-- Begin Given entries --

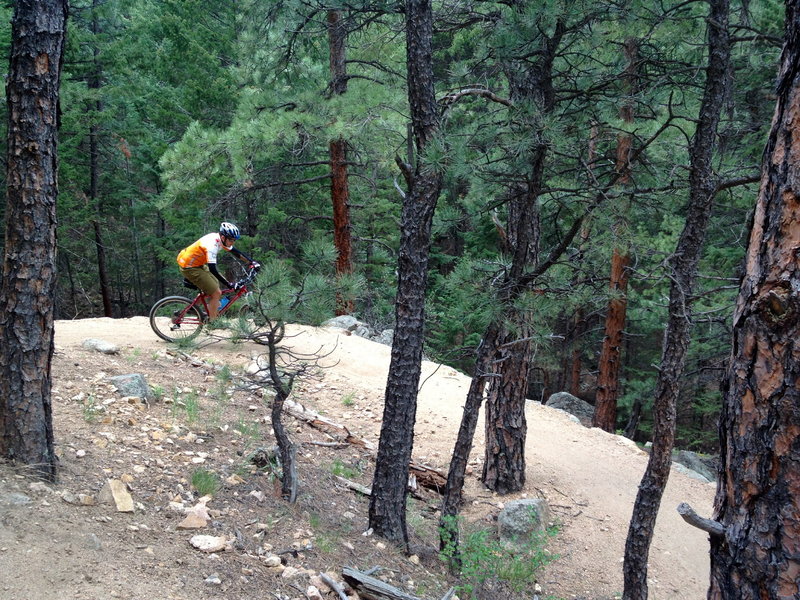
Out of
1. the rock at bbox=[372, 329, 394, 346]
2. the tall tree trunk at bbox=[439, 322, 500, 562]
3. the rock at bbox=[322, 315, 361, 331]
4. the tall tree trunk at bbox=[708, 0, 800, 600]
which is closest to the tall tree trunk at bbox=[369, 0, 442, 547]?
the tall tree trunk at bbox=[439, 322, 500, 562]

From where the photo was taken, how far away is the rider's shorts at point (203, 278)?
27.5 feet

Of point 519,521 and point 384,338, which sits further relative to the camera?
point 384,338

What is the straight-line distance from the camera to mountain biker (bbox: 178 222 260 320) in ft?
25.8

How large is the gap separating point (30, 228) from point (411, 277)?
8.57 ft

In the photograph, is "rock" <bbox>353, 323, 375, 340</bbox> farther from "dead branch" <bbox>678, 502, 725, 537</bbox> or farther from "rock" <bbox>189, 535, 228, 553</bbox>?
"dead branch" <bbox>678, 502, 725, 537</bbox>

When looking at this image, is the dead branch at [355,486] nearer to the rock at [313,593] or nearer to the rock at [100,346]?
the rock at [313,593]

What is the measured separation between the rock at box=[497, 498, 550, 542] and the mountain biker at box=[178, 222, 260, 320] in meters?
4.33

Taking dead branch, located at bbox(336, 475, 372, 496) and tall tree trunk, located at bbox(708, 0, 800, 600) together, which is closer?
tall tree trunk, located at bbox(708, 0, 800, 600)

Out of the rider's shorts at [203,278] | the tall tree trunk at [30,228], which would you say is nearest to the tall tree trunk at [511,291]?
the tall tree trunk at [30,228]

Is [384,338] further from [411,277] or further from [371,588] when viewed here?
[371,588]

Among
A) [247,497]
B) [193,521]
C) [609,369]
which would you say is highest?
[193,521]

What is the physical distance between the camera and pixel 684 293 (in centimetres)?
482

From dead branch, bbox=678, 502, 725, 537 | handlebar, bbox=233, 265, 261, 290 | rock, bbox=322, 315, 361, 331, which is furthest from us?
rock, bbox=322, 315, 361, 331

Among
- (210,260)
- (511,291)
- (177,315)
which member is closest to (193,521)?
(511,291)
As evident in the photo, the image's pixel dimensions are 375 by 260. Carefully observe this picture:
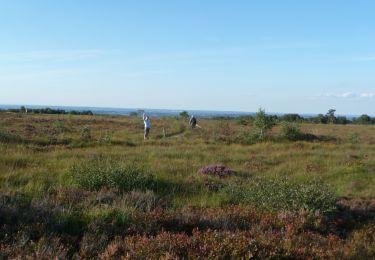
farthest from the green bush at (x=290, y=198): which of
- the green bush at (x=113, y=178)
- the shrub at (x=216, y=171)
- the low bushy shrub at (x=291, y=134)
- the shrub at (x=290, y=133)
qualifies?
the shrub at (x=290, y=133)

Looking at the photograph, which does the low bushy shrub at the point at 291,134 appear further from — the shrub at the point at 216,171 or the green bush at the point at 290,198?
the green bush at the point at 290,198

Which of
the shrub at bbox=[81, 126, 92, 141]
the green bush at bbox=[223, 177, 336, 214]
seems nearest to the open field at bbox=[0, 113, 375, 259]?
the green bush at bbox=[223, 177, 336, 214]

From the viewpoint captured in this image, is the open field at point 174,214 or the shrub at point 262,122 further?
the shrub at point 262,122

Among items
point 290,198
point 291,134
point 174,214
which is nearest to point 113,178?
point 174,214

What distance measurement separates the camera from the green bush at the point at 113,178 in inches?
390

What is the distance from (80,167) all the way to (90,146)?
11289mm

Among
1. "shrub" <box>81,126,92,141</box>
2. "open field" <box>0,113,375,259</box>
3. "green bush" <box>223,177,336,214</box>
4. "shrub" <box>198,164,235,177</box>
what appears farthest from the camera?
"shrub" <box>81,126,92,141</box>

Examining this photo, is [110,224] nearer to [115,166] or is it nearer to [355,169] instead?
[115,166]

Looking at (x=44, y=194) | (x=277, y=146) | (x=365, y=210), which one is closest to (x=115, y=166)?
(x=44, y=194)

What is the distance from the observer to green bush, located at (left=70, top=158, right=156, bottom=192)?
9.91 metres

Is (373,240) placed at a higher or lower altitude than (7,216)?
lower

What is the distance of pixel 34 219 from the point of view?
6160 millimetres

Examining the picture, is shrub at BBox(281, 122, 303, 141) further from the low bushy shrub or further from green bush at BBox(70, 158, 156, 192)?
green bush at BBox(70, 158, 156, 192)

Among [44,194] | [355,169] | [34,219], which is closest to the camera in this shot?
[34,219]
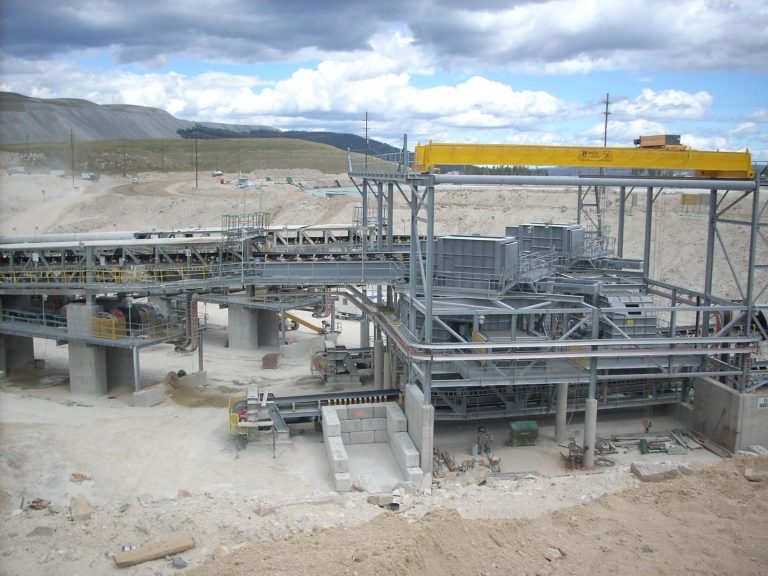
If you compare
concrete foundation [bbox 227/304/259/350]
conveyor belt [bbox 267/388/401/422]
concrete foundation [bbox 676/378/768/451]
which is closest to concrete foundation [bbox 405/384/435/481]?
conveyor belt [bbox 267/388/401/422]

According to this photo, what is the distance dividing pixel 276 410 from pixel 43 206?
7636 centimetres

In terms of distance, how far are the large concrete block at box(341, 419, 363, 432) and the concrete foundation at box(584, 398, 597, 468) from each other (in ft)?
25.8

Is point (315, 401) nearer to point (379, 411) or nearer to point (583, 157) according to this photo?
point (379, 411)

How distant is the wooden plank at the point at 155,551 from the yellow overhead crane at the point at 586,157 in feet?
43.4

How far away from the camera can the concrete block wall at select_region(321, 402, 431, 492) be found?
74.9 feet

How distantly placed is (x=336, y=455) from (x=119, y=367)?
44.6 feet

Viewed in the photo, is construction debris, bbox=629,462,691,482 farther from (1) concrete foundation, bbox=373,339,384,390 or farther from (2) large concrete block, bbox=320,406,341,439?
(1) concrete foundation, bbox=373,339,384,390

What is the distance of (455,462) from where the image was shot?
2483 centimetres

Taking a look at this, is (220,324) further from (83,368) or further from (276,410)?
(276,410)

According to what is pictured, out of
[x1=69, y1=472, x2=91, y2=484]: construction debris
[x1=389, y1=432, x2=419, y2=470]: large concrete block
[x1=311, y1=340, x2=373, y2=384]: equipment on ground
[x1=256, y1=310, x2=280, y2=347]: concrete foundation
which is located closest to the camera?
[x1=69, y1=472, x2=91, y2=484]: construction debris

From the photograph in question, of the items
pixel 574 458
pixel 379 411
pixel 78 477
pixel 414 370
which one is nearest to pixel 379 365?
pixel 379 411

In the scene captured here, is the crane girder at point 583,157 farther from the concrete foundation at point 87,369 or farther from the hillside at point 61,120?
the hillside at point 61,120

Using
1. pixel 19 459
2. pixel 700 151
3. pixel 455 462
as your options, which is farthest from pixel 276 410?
pixel 700 151

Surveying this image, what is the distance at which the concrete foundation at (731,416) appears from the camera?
84.7ft
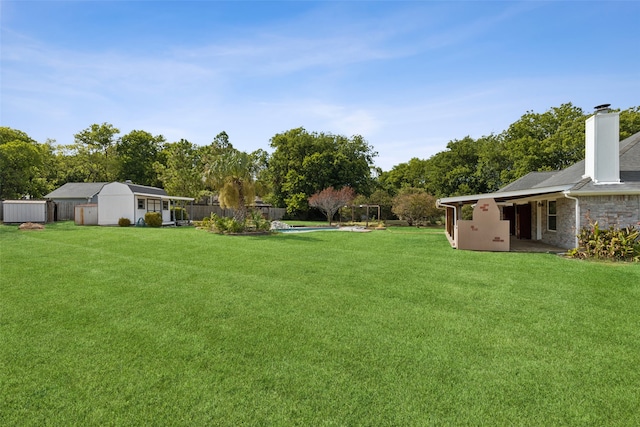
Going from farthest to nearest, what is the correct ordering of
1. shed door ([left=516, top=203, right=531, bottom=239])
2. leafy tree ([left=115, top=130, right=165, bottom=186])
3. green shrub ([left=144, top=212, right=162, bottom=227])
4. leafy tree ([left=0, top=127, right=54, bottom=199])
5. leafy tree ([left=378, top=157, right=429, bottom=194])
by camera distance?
leafy tree ([left=115, top=130, right=165, bottom=186]) < leafy tree ([left=378, top=157, right=429, bottom=194]) < leafy tree ([left=0, top=127, right=54, bottom=199]) < green shrub ([left=144, top=212, right=162, bottom=227]) < shed door ([left=516, top=203, right=531, bottom=239])

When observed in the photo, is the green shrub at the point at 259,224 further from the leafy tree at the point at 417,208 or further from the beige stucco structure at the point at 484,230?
the leafy tree at the point at 417,208

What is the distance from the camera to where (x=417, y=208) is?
26781mm

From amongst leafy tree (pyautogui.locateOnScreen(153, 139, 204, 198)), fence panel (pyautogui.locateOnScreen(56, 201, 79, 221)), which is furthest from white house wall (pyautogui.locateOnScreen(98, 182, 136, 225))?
leafy tree (pyautogui.locateOnScreen(153, 139, 204, 198))

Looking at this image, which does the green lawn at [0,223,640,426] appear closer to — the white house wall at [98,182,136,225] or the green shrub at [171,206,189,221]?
the white house wall at [98,182,136,225]

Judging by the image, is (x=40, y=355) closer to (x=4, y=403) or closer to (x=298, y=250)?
(x=4, y=403)

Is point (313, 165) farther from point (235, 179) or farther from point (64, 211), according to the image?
point (64, 211)

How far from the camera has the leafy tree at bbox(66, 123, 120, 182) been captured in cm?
4191

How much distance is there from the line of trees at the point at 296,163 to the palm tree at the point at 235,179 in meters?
0.06

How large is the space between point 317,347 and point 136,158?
48384mm

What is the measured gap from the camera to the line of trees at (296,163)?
83.6 feet

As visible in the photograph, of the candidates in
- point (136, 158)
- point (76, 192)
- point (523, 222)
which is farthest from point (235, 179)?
point (136, 158)

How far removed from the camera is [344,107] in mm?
16281

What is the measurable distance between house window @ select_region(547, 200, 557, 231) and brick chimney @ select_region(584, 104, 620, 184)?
2545 millimetres

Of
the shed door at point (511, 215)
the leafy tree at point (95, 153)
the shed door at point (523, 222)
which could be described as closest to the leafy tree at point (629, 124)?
the shed door at point (511, 215)
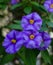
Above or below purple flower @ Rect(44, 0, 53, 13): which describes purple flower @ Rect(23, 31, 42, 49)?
below

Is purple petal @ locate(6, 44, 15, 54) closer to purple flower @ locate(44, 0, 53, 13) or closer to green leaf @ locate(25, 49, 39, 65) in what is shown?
green leaf @ locate(25, 49, 39, 65)

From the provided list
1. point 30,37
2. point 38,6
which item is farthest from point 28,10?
point 30,37

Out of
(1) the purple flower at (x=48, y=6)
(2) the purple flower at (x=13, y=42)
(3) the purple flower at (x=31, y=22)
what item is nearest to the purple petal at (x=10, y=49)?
(2) the purple flower at (x=13, y=42)

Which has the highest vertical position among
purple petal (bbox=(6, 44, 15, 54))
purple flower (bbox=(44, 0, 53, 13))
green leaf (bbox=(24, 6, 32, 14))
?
purple flower (bbox=(44, 0, 53, 13))

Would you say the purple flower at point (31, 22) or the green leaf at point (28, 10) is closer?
the purple flower at point (31, 22)

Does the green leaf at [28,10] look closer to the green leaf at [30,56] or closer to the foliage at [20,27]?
Result: the foliage at [20,27]

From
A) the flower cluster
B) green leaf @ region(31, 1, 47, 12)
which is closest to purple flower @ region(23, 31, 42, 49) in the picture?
the flower cluster

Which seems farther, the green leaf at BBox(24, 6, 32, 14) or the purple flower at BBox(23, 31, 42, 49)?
the green leaf at BBox(24, 6, 32, 14)

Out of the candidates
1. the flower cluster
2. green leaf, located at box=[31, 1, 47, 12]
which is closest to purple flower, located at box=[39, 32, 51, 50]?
the flower cluster
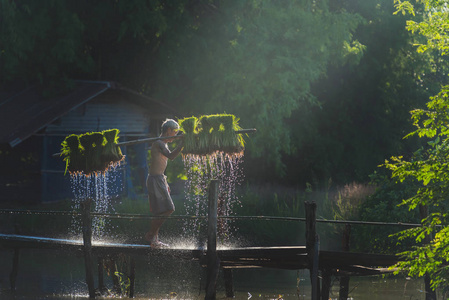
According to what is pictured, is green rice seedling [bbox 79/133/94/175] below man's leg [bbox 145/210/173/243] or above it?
above

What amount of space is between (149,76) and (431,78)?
1468 centimetres

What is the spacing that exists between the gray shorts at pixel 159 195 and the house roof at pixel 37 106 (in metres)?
9.98

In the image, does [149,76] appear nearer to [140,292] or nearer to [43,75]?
[43,75]

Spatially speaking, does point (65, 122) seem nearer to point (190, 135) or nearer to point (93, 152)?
point (93, 152)

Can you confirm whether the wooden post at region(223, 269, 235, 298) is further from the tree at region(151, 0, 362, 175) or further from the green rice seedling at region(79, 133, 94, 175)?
the tree at region(151, 0, 362, 175)

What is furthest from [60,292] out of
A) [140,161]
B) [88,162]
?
[140,161]

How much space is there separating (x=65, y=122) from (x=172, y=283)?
9931mm

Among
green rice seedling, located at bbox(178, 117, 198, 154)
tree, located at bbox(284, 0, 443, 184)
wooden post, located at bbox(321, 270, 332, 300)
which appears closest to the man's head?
green rice seedling, located at bbox(178, 117, 198, 154)

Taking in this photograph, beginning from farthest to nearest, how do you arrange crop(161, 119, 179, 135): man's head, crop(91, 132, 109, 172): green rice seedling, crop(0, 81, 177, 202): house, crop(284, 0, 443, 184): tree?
crop(284, 0, 443, 184): tree → crop(0, 81, 177, 202): house → crop(91, 132, 109, 172): green rice seedling → crop(161, 119, 179, 135): man's head

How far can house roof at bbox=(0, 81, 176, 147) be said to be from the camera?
2270cm

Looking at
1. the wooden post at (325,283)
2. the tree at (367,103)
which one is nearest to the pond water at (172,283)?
the wooden post at (325,283)

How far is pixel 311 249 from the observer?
40.1 ft

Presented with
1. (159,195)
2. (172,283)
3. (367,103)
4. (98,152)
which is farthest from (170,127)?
(367,103)

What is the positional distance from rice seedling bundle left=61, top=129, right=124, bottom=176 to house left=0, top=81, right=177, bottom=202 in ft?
29.5
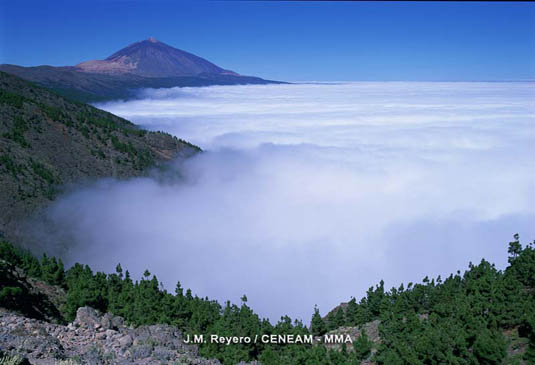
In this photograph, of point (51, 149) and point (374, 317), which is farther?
point (51, 149)

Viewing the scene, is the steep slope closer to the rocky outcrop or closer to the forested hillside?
the forested hillside

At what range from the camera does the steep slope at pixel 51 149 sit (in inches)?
2135

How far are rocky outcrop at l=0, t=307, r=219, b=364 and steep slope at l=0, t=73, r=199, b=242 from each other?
3459 cm

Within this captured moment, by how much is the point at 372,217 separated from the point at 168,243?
6629 centimetres

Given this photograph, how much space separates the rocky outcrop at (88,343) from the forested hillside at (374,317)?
217 cm

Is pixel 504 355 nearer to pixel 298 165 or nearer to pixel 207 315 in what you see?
pixel 207 315

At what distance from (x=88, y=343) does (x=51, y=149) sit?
6666 cm

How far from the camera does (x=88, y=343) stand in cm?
1666

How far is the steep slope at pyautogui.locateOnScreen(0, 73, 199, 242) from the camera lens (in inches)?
2135

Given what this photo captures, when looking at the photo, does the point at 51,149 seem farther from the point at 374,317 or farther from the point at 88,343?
the point at 374,317

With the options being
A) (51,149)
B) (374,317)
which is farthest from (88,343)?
(51,149)

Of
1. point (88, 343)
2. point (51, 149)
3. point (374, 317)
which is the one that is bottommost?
point (374, 317)

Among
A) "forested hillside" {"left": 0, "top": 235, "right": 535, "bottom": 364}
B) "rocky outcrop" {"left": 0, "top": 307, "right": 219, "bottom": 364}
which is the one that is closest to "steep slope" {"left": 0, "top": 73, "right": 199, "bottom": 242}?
"forested hillside" {"left": 0, "top": 235, "right": 535, "bottom": 364}

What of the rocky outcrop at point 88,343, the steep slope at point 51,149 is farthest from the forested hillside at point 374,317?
the steep slope at point 51,149
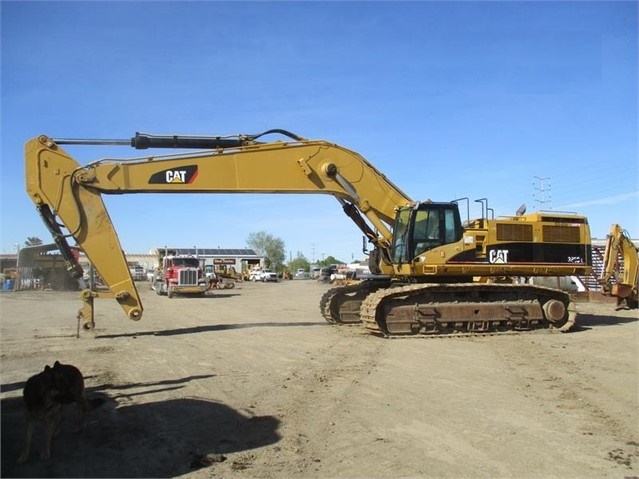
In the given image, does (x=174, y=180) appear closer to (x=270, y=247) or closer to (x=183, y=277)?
(x=183, y=277)

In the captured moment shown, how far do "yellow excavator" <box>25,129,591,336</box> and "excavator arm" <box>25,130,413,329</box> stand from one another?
0.02 meters

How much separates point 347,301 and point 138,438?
35.7 ft

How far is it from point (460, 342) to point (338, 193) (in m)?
4.96

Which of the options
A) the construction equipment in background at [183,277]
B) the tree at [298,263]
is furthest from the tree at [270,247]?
the construction equipment in background at [183,277]

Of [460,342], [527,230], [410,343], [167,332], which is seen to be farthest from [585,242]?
[167,332]

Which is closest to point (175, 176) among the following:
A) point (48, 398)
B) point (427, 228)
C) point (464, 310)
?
point (427, 228)

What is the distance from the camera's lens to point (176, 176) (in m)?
13.8

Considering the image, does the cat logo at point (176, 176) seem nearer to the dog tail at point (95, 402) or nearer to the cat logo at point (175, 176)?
the cat logo at point (175, 176)

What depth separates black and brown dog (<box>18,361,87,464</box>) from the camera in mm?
5098

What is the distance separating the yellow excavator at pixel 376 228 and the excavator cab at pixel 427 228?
0.03m

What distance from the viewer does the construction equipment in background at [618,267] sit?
747 inches

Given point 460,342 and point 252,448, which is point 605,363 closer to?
point 460,342

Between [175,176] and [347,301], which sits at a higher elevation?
[175,176]

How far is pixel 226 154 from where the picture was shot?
14.0m
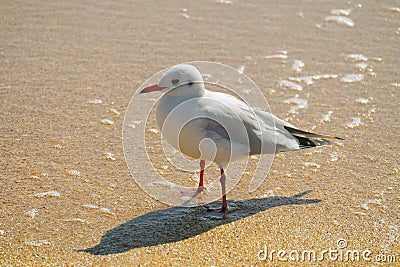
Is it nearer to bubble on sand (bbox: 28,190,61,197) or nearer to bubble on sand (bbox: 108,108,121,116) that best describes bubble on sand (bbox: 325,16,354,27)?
bubble on sand (bbox: 108,108,121,116)

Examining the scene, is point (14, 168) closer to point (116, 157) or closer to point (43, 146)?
point (43, 146)

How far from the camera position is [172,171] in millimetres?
4945

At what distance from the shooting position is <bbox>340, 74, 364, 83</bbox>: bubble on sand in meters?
6.50

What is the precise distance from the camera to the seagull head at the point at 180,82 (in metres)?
4.32

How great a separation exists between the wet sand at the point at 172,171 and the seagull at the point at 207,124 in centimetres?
43

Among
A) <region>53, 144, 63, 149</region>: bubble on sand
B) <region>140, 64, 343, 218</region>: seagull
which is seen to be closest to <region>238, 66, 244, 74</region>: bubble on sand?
<region>140, 64, 343, 218</region>: seagull

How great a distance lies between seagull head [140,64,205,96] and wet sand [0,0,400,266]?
86cm

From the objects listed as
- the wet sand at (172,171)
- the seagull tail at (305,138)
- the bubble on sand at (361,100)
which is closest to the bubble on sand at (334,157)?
the wet sand at (172,171)

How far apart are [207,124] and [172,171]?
2.73ft

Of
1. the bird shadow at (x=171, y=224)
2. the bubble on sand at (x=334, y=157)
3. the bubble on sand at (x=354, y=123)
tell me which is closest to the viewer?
the bird shadow at (x=171, y=224)

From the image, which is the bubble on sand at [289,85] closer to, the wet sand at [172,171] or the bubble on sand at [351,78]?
the wet sand at [172,171]

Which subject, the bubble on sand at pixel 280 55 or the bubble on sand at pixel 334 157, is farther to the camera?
the bubble on sand at pixel 280 55

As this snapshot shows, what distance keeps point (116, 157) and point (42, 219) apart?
1.07 meters

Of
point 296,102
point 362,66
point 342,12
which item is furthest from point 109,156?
point 342,12
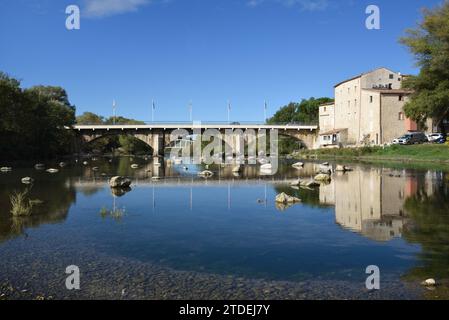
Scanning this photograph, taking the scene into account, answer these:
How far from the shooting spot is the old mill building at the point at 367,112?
9206cm

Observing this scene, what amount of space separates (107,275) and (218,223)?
8.10 m

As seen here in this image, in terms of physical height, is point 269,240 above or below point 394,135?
below

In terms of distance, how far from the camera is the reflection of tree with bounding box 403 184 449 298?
438 inches

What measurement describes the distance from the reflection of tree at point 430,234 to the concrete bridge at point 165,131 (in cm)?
8551

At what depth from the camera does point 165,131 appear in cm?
11600

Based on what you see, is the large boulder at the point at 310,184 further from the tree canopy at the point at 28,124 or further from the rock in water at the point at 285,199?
the tree canopy at the point at 28,124

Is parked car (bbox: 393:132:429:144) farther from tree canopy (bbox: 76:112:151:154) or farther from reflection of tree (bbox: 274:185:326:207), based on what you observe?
tree canopy (bbox: 76:112:151:154)

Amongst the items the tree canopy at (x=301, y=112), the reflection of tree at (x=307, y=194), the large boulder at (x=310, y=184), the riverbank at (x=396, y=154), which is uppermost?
the tree canopy at (x=301, y=112)

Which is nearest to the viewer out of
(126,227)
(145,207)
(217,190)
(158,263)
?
(158,263)

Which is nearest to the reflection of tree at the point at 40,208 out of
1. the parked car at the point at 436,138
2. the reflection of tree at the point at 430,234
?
the reflection of tree at the point at 430,234

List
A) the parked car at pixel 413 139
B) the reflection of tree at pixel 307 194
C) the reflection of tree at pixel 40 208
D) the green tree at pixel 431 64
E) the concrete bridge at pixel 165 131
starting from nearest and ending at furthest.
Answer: the reflection of tree at pixel 40 208, the reflection of tree at pixel 307 194, the green tree at pixel 431 64, the parked car at pixel 413 139, the concrete bridge at pixel 165 131
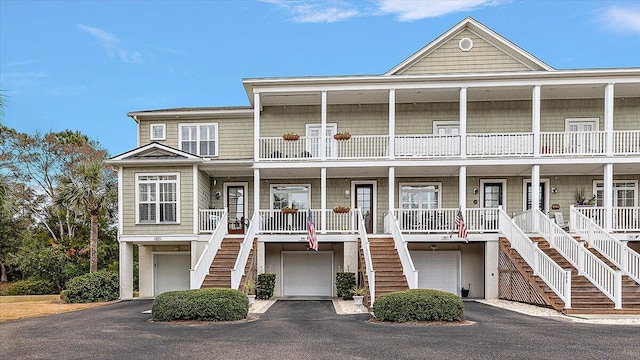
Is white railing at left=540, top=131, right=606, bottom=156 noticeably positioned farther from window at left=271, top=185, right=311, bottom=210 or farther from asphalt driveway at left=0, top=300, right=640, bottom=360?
window at left=271, top=185, right=311, bottom=210

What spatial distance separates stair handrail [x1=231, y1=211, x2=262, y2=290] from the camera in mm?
16484

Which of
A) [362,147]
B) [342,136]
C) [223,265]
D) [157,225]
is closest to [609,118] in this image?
[362,147]

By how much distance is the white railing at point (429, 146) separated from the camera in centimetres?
2086

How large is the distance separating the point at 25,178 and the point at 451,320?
3340 centimetres

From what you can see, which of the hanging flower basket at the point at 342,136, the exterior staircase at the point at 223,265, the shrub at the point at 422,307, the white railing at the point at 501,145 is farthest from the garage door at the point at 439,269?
the shrub at the point at 422,307

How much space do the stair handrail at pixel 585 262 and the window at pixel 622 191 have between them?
196 inches

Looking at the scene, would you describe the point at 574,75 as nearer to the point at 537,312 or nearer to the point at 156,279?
the point at 537,312

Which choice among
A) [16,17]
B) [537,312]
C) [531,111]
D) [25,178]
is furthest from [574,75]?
[25,178]

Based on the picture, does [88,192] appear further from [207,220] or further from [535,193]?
[535,193]

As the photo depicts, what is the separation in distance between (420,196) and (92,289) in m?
13.8

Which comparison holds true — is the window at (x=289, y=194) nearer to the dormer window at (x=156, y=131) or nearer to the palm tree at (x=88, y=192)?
the dormer window at (x=156, y=131)

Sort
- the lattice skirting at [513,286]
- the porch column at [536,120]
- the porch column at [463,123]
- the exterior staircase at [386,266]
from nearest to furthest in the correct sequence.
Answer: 1. the exterior staircase at [386,266]
2. the lattice skirting at [513,286]
3. the porch column at [536,120]
4. the porch column at [463,123]

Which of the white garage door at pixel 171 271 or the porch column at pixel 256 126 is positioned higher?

-- End Given entries --

Written task -> Recast the lines from the start of the items through the line containing "which is closest to the tall", inclusive, as a Markdown table with the columns "No." for the row number and "Line" for the line. Skip blank lines and leave out the pictures.

The solution ->
| No. | Line |
|---|---|
| 1 | Out of |
| 2 | 1. the rock at bbox=[372, 329, 394, 346] |
| 3 | 2. the tall tree trunk at bbox=[439, 322, 500, 562] |
| 4 | 3. the rock at bbox=[322, 315, 361, 331] |
| 5 | 4. the tall tree trunk at bbox=[708, 0, 800, 600] |
| 6 | which is closest to the tall tree trunk at bbox=[369, 0, 442, 547]? |